→ **Task to carry out**: Find each line in the records below that contains the word "furthest", and copy every such line in full.

→ **Available data**:

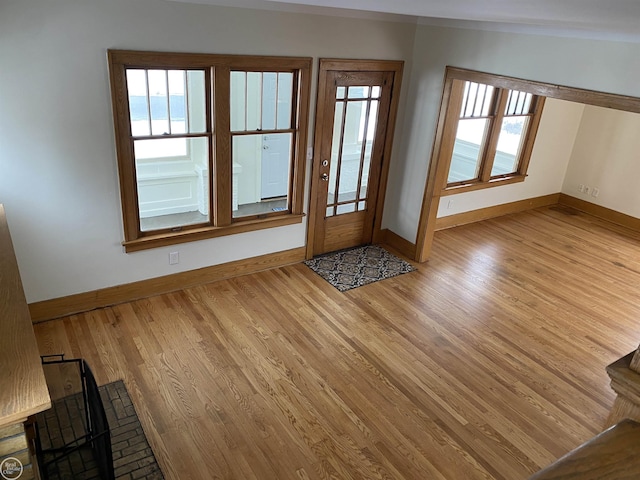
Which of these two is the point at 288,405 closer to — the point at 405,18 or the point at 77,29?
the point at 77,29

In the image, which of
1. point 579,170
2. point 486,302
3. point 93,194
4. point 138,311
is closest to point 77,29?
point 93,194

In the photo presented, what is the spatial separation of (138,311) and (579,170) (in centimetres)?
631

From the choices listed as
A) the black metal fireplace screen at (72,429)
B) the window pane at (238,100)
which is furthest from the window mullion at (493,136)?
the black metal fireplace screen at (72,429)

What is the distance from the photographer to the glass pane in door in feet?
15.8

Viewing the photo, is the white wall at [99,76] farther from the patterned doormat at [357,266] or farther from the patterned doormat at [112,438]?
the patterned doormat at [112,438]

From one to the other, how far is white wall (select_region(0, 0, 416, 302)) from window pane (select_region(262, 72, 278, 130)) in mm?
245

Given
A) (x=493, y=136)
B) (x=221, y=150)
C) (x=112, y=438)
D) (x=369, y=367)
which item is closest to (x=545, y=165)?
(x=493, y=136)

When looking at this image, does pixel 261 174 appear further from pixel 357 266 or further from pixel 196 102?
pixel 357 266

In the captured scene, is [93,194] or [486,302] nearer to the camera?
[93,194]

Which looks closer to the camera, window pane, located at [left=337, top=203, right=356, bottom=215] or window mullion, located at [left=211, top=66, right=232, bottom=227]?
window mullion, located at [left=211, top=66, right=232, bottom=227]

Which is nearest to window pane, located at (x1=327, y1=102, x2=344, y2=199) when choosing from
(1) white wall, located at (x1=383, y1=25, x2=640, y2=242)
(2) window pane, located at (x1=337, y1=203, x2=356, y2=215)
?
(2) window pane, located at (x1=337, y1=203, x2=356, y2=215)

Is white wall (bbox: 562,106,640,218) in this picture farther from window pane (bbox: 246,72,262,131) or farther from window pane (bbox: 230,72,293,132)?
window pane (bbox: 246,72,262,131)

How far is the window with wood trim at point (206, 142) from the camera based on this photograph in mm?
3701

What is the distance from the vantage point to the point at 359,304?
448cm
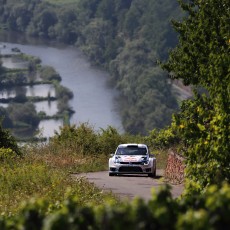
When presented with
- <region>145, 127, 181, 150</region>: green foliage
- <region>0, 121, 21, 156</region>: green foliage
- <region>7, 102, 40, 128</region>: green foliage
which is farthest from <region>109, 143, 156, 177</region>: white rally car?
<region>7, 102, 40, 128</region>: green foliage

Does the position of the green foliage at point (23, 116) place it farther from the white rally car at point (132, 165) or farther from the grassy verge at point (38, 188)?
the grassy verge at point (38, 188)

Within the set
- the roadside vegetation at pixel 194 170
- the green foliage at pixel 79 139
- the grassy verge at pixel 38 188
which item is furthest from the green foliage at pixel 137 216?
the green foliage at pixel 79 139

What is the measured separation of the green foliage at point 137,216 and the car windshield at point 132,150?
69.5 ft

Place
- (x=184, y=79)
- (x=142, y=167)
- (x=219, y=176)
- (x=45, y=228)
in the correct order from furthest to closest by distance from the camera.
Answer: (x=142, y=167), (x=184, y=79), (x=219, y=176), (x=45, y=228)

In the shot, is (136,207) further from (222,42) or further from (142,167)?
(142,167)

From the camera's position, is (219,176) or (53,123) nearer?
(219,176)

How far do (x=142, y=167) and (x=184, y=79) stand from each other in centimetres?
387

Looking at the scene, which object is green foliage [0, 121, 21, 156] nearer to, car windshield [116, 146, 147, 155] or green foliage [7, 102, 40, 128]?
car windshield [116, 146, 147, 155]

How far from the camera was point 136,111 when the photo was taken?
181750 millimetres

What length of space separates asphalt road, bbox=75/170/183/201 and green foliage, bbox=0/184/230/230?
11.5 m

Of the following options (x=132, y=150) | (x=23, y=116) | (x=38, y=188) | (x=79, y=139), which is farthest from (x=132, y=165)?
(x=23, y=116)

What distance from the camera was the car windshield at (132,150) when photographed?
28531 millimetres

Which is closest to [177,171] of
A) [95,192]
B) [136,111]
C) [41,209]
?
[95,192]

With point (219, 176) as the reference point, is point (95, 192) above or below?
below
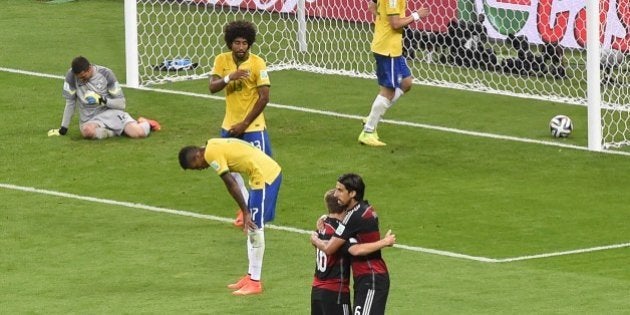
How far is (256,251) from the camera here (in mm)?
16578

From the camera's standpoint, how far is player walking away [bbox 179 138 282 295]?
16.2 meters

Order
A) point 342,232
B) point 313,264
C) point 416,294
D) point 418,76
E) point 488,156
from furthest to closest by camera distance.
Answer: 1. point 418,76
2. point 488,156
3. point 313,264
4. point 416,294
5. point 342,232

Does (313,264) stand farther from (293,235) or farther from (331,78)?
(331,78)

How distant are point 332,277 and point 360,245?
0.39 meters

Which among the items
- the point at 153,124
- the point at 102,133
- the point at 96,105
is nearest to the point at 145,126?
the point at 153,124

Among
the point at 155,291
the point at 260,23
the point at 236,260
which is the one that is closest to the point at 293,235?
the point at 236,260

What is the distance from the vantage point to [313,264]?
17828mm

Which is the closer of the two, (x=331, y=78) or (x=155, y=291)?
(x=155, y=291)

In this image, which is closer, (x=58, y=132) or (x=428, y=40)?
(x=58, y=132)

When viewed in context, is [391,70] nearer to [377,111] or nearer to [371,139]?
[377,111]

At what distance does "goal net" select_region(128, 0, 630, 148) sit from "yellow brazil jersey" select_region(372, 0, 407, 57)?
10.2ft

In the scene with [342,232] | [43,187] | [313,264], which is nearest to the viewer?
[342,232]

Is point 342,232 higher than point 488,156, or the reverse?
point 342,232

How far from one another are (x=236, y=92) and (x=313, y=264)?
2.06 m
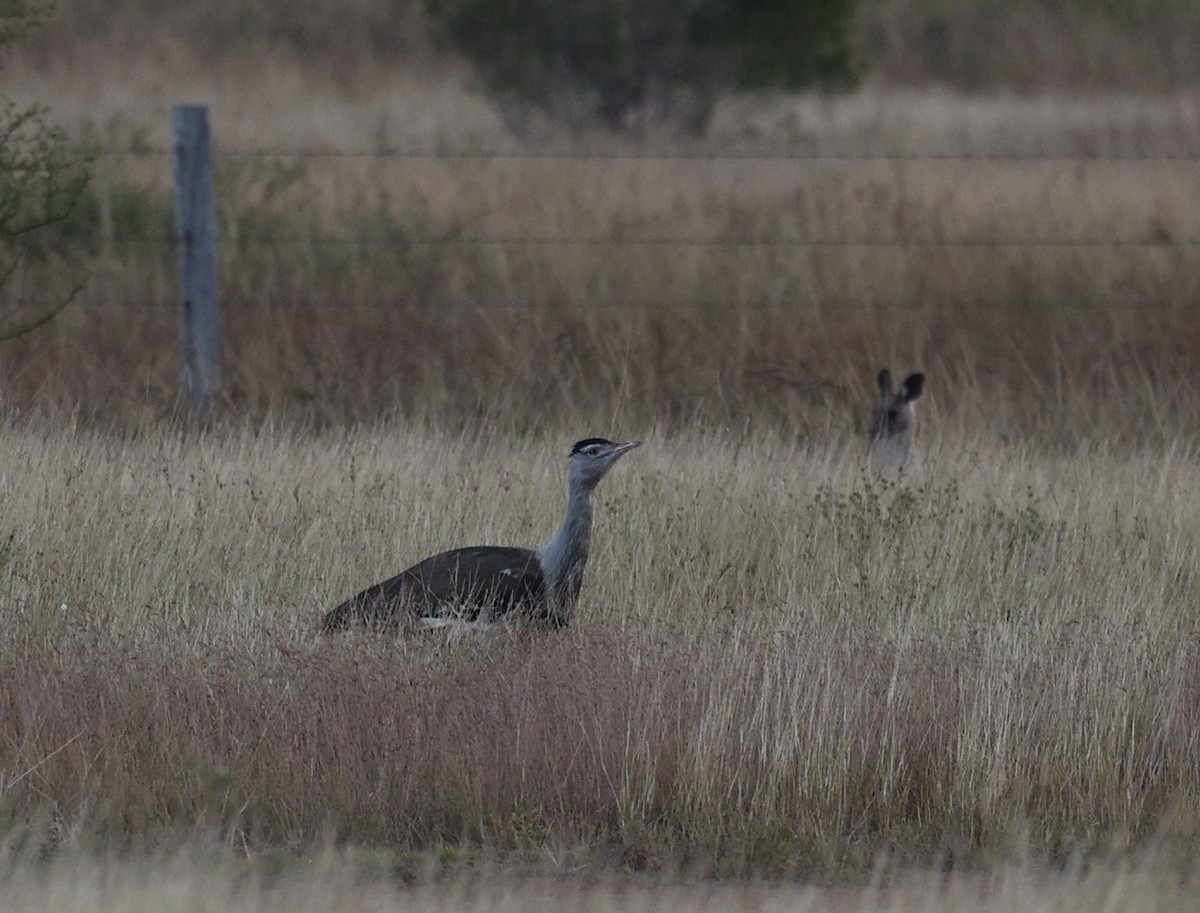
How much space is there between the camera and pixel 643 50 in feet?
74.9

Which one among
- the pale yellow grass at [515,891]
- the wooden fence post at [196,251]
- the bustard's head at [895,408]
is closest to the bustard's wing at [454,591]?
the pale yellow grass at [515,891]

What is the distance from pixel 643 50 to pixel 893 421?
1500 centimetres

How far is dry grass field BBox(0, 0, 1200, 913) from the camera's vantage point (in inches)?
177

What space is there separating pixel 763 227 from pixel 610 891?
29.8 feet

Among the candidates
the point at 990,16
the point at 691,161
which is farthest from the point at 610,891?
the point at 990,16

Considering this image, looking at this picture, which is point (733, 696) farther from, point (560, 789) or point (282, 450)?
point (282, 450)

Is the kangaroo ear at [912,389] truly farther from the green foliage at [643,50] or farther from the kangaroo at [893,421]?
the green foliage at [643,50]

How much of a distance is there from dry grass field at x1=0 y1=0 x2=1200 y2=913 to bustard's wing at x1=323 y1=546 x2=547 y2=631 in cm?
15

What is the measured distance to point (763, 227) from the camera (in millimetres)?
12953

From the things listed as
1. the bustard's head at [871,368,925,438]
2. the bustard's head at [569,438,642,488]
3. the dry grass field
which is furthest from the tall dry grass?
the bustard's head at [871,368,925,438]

...

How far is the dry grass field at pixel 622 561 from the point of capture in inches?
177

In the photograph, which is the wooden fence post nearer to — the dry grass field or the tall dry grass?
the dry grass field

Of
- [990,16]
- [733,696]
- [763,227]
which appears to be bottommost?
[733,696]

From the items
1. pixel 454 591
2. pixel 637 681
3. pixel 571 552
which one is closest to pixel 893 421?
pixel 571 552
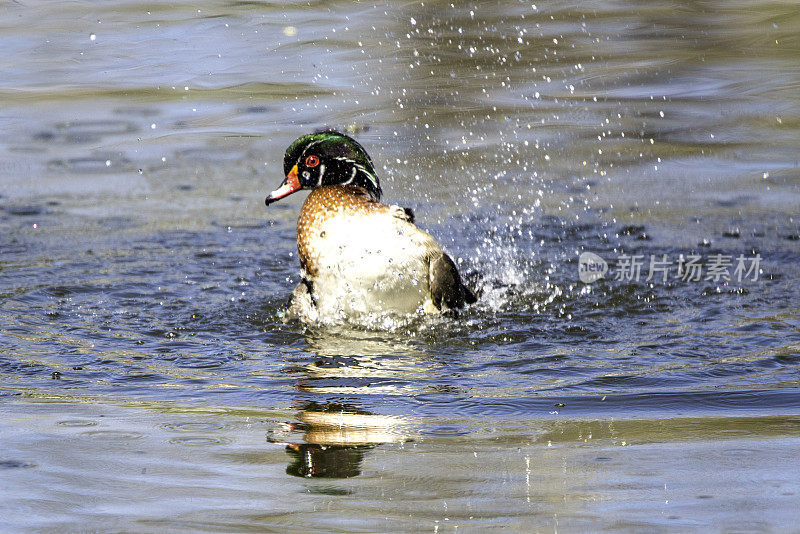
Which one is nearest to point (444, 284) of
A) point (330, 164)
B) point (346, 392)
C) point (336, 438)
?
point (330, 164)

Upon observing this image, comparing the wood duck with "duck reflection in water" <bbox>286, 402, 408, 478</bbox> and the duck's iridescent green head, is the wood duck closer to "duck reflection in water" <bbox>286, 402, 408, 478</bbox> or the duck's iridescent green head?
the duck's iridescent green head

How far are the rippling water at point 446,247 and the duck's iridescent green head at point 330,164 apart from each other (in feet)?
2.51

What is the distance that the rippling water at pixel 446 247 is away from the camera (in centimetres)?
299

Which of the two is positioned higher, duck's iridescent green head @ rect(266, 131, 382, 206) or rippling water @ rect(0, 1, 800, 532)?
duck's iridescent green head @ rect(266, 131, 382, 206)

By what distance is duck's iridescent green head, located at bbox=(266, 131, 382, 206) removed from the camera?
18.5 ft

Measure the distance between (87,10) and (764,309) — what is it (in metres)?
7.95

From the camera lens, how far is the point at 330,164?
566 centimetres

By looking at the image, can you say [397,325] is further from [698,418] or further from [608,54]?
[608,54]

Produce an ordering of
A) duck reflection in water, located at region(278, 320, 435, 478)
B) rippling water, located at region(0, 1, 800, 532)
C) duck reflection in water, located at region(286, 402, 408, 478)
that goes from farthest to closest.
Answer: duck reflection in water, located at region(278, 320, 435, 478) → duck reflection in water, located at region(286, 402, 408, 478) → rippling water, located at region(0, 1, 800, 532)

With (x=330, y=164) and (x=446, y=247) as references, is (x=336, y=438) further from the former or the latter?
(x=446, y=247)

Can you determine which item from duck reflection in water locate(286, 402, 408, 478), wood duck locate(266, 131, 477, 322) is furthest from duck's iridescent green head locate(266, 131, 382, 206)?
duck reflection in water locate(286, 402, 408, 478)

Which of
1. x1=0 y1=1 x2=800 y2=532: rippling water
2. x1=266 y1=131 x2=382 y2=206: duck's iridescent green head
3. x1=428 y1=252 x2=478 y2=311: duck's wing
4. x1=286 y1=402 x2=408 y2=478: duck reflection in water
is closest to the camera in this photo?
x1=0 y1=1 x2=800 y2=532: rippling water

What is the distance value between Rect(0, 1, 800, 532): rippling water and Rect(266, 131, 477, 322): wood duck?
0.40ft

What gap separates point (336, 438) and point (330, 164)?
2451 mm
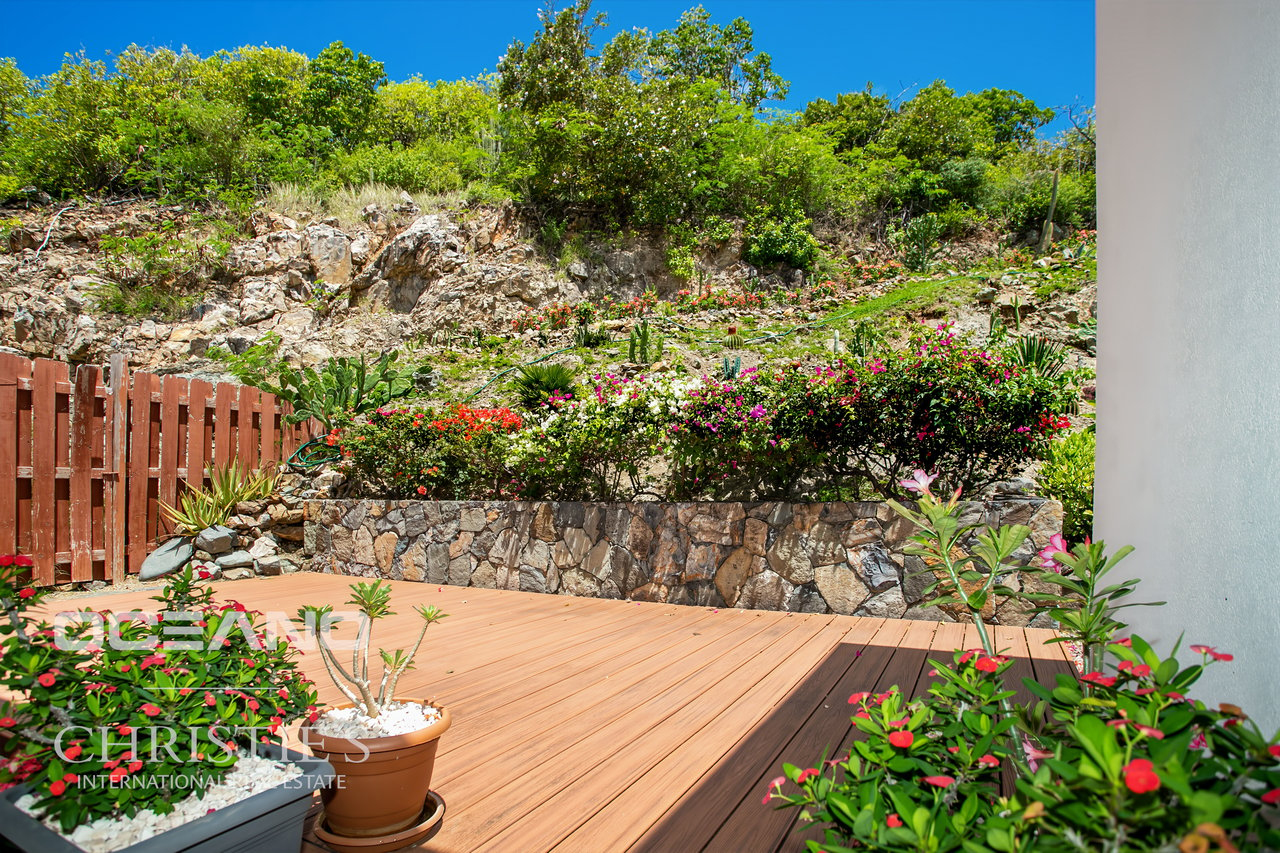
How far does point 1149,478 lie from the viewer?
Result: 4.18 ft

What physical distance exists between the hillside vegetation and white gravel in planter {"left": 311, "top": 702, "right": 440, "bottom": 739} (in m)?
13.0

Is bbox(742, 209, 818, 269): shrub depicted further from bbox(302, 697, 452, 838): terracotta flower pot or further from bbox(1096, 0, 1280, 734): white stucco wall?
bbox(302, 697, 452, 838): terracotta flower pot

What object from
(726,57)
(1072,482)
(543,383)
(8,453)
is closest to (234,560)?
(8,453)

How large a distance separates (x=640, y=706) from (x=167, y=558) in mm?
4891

→ **Exercise answer**:
which is furthest from the window mullion at (493,136)?
which item is furthest from the green foliage at pixel 137 216?
in the correct order from furthest to closest by distance from the camera.
from furthest to closest by camera distance.
which is furthest from the tall dry grass?
Can you determine which item from duck reflection in water locate(286, 402, 408, 478), wood duck locate(266, 131, 477, 322) is furthest from duck's iridescent green head locate(266, 131, 382, 206)?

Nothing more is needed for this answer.